Collection entries:
>>>

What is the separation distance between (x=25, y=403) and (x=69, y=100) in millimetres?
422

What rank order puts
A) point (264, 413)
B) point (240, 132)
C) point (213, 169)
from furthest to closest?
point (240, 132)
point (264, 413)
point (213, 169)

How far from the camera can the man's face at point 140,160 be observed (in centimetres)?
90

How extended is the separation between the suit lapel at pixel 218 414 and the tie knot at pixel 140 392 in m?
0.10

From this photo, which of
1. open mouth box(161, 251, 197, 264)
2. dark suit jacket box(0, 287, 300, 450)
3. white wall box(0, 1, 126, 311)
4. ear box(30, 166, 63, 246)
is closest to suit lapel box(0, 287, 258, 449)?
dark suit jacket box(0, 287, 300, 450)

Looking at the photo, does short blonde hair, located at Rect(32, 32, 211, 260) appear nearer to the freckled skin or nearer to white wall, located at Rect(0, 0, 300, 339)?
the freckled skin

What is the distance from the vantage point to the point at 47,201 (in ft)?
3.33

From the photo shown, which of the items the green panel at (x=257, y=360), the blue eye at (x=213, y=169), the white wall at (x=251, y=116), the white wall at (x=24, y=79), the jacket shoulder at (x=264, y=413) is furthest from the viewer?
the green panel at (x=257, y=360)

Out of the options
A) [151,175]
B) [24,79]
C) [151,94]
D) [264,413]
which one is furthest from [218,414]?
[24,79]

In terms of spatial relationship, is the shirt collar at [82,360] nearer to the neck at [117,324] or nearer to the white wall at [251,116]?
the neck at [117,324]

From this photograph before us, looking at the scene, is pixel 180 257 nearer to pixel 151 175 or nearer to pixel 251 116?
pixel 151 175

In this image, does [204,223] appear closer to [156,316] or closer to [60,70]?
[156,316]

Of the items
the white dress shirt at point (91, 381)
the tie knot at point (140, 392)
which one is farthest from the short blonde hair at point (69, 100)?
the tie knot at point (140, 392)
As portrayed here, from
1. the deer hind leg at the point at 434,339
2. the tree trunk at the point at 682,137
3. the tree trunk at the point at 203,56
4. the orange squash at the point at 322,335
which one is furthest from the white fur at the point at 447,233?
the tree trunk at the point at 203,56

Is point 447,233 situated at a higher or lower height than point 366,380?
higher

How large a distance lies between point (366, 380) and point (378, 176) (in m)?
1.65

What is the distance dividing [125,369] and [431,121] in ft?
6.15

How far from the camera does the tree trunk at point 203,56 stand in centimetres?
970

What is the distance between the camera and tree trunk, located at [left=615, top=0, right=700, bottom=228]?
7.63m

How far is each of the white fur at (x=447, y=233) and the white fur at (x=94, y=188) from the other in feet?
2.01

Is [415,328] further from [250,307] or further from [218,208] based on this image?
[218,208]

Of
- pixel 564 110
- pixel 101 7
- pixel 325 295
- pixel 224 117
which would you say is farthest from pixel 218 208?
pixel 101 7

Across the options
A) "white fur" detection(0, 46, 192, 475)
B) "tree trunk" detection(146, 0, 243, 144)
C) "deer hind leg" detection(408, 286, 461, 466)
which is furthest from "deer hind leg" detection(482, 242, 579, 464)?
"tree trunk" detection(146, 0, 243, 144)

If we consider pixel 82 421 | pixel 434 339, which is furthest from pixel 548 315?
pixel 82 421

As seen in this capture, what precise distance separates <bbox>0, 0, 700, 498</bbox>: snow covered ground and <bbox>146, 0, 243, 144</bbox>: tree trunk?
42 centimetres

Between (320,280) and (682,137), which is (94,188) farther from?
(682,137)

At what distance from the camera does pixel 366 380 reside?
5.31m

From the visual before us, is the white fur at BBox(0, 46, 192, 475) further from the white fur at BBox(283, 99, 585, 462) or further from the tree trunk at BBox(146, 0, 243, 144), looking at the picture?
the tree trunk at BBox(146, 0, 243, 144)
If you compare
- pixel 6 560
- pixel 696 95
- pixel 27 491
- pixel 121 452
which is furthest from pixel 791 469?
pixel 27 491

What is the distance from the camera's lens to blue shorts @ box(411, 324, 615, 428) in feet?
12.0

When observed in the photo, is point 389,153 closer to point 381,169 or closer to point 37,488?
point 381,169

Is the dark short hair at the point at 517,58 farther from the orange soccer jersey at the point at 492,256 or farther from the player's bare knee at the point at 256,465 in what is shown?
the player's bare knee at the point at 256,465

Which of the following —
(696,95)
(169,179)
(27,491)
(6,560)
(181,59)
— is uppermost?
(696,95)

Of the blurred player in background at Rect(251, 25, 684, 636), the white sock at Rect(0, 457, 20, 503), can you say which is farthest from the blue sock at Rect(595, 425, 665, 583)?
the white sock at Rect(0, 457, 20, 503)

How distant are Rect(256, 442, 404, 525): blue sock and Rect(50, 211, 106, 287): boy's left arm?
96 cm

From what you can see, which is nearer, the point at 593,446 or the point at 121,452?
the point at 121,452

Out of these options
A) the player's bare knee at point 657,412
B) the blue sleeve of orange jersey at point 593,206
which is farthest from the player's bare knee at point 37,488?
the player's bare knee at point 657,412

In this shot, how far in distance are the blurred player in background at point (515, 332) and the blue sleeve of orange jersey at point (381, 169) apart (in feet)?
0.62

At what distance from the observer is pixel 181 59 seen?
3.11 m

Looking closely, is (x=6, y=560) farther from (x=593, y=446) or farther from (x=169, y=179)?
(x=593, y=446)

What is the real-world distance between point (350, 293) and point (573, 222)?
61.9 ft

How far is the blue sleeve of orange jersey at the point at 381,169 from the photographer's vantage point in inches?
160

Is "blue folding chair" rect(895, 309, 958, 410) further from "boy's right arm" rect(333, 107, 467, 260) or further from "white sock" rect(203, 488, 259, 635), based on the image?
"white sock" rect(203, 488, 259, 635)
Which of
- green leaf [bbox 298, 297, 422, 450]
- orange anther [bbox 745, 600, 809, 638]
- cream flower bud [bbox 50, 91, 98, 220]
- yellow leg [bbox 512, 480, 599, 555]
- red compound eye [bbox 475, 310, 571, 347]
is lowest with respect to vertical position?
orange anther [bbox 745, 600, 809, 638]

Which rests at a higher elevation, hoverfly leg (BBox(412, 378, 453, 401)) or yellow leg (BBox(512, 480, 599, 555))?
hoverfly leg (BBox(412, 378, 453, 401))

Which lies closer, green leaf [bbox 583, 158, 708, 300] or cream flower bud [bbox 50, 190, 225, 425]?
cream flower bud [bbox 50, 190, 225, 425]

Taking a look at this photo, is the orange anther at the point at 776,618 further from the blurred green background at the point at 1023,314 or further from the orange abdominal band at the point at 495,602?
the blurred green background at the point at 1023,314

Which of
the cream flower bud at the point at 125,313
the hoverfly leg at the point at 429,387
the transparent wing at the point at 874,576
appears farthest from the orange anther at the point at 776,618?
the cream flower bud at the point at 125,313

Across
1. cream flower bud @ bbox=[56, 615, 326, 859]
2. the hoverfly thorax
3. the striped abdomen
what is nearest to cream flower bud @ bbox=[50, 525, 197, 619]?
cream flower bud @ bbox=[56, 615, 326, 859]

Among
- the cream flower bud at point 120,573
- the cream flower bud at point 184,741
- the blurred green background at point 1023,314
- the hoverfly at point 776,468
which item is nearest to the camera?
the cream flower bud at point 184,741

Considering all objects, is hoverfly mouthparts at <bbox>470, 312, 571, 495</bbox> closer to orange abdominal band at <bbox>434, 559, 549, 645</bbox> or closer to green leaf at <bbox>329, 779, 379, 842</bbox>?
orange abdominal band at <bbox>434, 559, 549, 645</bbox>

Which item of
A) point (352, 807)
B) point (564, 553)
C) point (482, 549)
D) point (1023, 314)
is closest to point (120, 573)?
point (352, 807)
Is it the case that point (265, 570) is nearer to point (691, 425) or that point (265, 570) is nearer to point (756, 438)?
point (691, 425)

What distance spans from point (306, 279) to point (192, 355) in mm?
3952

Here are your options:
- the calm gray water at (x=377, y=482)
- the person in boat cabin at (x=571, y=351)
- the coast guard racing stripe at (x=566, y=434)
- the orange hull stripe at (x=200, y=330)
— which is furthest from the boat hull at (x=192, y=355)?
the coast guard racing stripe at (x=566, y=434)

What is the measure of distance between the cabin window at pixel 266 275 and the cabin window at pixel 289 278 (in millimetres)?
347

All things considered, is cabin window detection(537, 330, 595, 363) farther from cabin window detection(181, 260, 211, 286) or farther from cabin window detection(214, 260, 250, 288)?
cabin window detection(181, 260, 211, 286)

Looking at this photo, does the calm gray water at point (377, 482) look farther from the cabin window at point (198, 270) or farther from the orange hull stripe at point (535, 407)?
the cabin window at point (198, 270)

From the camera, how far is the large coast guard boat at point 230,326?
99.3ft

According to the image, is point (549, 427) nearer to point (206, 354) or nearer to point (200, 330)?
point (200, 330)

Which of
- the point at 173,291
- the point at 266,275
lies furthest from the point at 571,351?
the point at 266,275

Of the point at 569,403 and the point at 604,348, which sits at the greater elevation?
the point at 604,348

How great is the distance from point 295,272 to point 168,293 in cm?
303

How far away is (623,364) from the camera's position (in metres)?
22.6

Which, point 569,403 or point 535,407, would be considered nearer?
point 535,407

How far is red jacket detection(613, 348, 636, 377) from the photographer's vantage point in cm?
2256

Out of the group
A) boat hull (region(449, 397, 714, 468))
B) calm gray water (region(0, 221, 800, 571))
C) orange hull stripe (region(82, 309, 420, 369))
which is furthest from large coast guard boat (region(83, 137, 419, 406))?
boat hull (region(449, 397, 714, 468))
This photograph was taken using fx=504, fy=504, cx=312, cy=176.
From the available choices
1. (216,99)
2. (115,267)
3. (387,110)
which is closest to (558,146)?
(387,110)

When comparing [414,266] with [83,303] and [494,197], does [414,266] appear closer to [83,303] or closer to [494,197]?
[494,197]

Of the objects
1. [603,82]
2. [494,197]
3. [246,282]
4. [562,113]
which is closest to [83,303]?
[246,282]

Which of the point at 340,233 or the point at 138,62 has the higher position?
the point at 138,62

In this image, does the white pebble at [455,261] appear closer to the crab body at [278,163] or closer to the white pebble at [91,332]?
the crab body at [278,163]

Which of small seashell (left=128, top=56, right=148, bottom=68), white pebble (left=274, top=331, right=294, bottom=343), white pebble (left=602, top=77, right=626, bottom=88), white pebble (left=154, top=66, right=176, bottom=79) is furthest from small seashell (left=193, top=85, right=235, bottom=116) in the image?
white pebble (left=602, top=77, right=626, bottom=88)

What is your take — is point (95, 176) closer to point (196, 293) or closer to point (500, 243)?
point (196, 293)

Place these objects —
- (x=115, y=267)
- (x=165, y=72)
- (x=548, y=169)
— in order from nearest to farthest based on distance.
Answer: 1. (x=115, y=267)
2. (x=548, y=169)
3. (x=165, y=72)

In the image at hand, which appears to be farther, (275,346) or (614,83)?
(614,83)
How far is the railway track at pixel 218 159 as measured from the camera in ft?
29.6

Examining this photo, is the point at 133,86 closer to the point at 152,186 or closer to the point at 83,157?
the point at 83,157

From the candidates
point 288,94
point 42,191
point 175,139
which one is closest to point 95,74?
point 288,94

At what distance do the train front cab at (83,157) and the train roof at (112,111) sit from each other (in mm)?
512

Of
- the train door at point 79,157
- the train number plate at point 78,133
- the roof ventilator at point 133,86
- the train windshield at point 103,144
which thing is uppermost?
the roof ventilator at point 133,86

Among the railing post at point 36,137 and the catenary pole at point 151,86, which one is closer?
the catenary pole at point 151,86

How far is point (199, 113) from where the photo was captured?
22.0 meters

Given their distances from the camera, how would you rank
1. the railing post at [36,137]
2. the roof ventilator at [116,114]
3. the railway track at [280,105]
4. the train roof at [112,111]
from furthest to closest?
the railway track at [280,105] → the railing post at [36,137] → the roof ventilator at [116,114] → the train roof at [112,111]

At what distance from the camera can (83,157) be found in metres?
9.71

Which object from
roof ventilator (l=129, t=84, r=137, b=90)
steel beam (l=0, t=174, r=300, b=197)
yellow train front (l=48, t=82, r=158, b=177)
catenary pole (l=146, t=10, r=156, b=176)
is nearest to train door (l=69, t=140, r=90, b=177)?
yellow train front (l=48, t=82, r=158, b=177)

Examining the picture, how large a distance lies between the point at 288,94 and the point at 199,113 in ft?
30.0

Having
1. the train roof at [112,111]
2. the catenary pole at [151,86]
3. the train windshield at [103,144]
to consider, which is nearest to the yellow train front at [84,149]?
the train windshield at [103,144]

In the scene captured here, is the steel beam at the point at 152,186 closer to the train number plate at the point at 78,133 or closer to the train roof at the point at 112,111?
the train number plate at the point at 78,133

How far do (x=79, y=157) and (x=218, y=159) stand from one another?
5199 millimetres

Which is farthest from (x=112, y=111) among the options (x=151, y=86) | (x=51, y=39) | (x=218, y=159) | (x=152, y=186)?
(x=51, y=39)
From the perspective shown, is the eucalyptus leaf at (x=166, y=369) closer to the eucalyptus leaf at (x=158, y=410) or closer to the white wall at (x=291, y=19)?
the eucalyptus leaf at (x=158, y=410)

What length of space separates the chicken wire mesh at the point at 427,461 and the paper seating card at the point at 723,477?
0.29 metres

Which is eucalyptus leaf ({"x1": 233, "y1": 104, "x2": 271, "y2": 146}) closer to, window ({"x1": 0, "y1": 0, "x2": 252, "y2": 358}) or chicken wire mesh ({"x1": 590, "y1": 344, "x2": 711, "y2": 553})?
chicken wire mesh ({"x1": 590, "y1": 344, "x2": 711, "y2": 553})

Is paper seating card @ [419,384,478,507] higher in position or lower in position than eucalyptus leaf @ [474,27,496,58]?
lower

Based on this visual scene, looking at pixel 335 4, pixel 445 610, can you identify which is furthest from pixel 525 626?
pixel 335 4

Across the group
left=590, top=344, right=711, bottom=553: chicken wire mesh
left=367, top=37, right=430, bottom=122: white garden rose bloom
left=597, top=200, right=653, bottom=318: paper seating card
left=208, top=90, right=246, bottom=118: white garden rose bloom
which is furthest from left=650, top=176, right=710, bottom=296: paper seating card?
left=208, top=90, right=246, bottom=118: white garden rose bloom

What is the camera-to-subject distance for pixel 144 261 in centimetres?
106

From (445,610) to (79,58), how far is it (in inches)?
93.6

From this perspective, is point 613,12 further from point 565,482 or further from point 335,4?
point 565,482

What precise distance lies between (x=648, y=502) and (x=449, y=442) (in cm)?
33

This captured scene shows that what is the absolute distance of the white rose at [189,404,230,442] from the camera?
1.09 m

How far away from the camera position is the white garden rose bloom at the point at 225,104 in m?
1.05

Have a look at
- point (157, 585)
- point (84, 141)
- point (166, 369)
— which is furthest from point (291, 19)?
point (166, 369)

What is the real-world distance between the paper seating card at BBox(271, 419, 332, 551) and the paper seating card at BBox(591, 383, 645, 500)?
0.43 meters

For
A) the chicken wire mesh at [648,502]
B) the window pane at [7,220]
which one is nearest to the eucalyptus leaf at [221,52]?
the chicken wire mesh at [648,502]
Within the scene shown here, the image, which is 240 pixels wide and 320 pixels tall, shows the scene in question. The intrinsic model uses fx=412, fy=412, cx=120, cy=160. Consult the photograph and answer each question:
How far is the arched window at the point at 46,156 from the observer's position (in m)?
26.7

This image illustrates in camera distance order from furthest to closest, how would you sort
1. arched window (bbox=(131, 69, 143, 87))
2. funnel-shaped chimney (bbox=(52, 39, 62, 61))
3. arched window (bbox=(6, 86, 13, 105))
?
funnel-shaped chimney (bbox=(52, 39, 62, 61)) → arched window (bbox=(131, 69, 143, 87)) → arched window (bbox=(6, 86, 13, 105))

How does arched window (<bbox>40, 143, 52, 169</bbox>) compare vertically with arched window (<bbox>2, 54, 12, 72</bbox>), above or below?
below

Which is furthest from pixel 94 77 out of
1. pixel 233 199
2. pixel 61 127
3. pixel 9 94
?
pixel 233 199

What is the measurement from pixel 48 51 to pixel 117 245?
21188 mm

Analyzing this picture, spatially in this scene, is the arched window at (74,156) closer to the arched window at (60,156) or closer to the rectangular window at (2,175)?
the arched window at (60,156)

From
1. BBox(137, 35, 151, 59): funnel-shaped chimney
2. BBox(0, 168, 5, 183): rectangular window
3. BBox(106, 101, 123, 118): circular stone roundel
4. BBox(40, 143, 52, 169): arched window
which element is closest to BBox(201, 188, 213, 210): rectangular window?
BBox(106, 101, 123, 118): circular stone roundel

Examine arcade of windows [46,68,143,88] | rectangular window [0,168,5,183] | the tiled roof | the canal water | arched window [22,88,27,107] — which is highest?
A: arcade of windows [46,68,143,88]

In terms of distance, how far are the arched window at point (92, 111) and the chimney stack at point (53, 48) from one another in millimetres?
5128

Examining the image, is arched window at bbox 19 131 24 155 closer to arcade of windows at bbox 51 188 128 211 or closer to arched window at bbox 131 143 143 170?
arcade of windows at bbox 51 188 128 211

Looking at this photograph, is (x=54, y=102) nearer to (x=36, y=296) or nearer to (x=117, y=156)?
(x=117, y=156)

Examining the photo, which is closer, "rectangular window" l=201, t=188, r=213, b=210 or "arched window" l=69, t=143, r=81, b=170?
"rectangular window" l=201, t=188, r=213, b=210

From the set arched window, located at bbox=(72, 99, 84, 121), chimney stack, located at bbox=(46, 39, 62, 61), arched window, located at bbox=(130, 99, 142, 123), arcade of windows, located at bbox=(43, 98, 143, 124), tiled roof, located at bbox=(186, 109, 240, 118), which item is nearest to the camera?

<<<

Recast every line from the one containing "Examining the picture, how" through the one containing "0.29 metres", both ends included, as a numbered list with the blank lines dropped.

RIGHT ANSWER:
1. Examining the picture, how large a distance lies between the point at 288,94 and the point at 199,113 in ft?
2. 30.0
3. Having
4. 1. the train roof at [112,111]
5. 2. the catenary pole at [151,86]
6. 3. the train windshield at [103,144]
7. to consider, which is nearest to the yellow train front at [84,149]?
8. the train windshield at [103,144]
9. In the scene captured here, is the steel beam at the point at 152,186 closer to the train number plate at the point at 78,133 or closer to the train roof at the point at 112,111?
10. the train number plate at the point at 78,133
11. How far do (x=79, y=157) and (x=218, y=159) stand from one another?
12. 5199 millimetres
13. Which is farthest from (x=112, y=111) among the options (x=151, y=86) | (x=51, y=39) | (x=218, y=159) | (x=152, y=186)?
14. (x=51, y=39)
15. From the perspective shown, is the eucalyptus leaf at (x=166, y=369) closer to the eucalyptus leaf at (x=158, y=410) or closer to the white wall at (x=291, y=19)?
16. the eucalyptus leaf at (x=158, y=410)
17. What length of space separates the chicken wire mesh at the point at 427,461 and the paper seating card at the point at 723,477?
18. 0.29 metres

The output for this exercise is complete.